═══ EXERCISE INPUTS

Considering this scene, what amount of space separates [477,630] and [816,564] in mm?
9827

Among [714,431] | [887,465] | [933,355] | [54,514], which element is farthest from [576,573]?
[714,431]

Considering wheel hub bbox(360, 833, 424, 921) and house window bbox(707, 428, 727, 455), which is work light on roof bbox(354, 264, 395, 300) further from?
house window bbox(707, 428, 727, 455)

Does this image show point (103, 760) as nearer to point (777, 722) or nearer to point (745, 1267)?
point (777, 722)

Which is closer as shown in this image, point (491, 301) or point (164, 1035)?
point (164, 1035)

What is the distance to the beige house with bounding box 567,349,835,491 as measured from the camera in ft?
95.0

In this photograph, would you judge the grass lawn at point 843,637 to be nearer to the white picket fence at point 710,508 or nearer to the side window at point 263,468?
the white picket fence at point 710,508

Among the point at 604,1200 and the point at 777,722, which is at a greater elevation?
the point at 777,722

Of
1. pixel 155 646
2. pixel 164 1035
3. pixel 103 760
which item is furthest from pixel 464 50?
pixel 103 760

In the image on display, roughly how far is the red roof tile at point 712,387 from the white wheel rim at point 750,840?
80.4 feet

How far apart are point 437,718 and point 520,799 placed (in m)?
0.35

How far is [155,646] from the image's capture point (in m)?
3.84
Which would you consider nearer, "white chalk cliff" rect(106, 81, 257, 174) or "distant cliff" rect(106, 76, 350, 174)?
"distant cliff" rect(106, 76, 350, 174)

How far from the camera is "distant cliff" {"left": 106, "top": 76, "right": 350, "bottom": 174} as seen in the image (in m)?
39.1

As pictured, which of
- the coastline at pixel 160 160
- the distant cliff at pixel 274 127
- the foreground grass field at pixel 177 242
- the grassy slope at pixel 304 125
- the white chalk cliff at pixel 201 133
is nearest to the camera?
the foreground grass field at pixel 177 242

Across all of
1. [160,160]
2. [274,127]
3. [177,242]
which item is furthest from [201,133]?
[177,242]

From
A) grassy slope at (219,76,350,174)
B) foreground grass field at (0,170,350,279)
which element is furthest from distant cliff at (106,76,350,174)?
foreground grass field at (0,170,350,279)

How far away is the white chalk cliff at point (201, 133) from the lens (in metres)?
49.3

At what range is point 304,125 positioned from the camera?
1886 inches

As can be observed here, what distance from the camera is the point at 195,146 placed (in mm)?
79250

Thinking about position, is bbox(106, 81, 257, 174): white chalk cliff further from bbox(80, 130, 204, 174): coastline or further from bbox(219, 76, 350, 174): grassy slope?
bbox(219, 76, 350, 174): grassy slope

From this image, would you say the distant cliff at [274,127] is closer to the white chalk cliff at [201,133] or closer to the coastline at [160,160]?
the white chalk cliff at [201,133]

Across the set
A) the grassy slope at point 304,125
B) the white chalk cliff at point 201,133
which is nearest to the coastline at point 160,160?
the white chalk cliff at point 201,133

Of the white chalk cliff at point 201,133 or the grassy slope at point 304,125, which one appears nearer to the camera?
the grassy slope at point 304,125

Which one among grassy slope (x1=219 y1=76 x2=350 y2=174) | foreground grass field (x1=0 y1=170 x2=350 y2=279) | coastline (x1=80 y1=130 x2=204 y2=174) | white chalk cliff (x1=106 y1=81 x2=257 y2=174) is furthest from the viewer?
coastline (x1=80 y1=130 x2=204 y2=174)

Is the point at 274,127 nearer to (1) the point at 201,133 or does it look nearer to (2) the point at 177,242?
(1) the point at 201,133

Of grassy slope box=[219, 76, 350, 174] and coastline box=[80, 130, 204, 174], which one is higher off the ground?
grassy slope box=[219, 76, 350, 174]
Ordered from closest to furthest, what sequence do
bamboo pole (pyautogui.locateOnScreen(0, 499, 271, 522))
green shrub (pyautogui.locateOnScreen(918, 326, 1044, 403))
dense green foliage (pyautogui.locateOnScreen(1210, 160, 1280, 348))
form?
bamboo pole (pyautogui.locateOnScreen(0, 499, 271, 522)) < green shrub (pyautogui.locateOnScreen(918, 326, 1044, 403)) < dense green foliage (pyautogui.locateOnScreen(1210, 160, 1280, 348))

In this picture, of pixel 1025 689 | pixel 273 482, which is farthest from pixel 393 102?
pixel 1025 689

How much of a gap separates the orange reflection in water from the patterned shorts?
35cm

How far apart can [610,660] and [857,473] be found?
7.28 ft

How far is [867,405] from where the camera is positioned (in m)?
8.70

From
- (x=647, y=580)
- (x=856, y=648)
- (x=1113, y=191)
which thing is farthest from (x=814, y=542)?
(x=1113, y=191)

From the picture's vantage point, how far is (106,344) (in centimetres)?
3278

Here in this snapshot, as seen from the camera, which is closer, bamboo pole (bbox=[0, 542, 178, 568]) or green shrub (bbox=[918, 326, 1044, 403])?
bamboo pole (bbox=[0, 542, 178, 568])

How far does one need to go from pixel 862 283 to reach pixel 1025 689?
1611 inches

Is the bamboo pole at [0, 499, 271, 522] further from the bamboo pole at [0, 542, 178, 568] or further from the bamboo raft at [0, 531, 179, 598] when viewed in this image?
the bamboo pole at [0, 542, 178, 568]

══════

STATED PROBLEM:
Locate every line in the records above that contains the word "picket" and copy each one out in full. Case counts.

ANSWER TO THIS PROBLEM:
In this photograph, would you judge the grass lawn at point 843,637 to be nearer to the white picket fence at point 710,508 or nearer to the side window at point 263,468?
the white picket fence at point 710,508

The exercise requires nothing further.